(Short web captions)
========================================

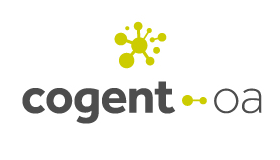 cogent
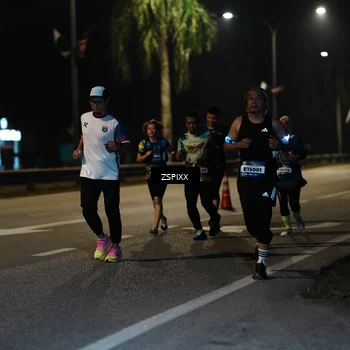 Runner Photo 5901258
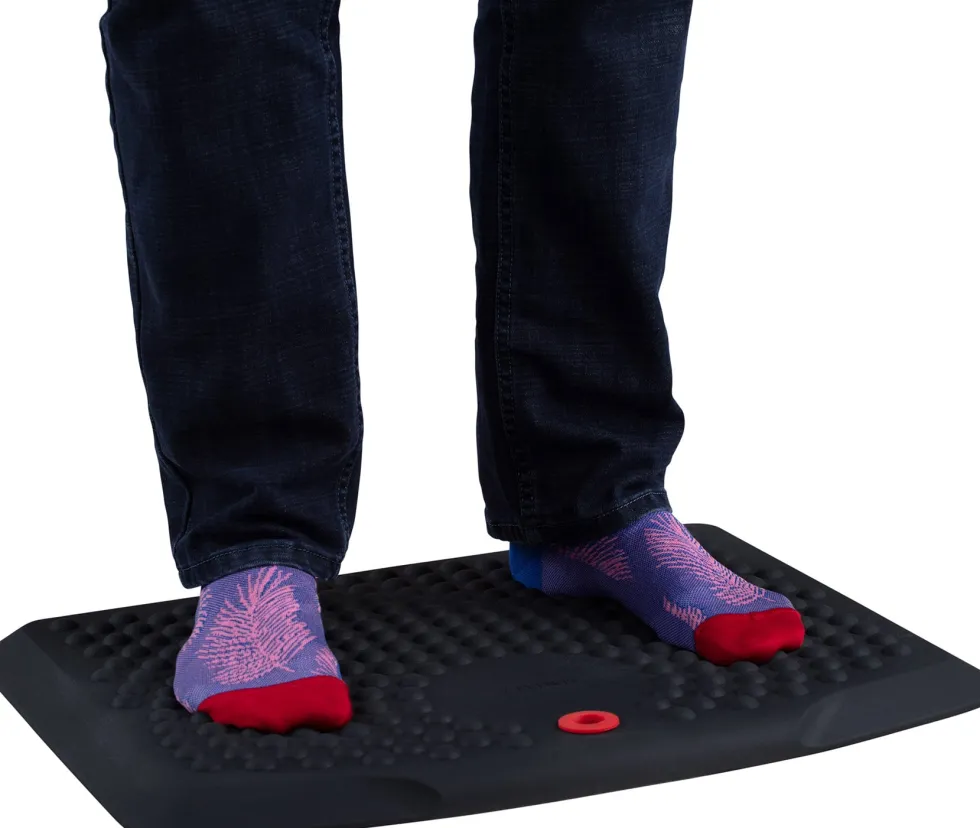 SUN-FLEX®StandMat™Boost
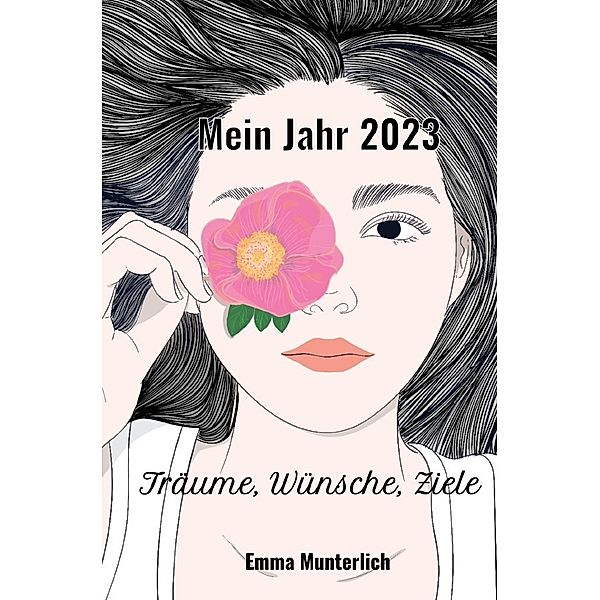 Mein Jahr 2023, Emma Munterlich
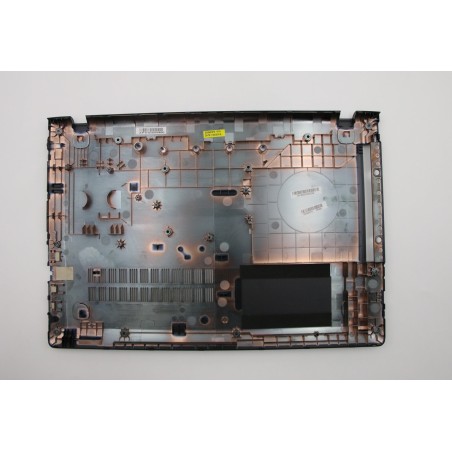 Lenovo 5CB0J65072 Coperchio inferiore C B50-10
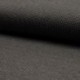 Tissu Jacquard Pied de Poule Noir Blanc 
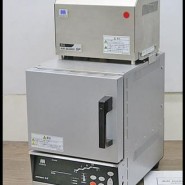 み*ち様 モリタ SRF650　歯科技工　リングファーネス　リバーナー付属　動作 450x600-2015050400067-thumb-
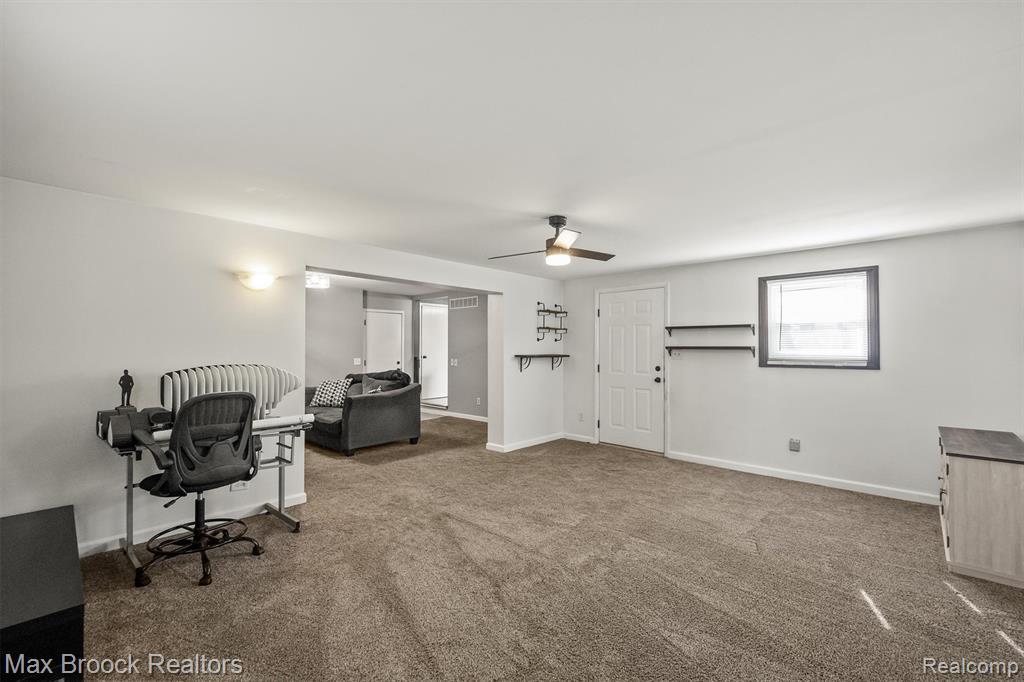 5173 Old Cove Road, Clarkston, MI — Photo 23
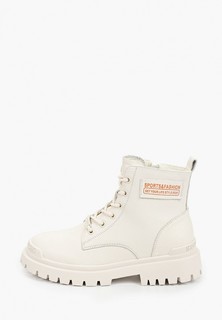 Ботинки Sprincway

========================================

◆ **Task to carry out**: Would you please copy, exactly and only, the lines from the one with "5173 Old Cove Road, Clarkston, MI — Photo 23" through the end of the entries above, skipping every picture?

◆ **Response to this exercise**:
 5173 Old Cove Road, Clarkston, MI — Photo 23
 Ботинки Sprincway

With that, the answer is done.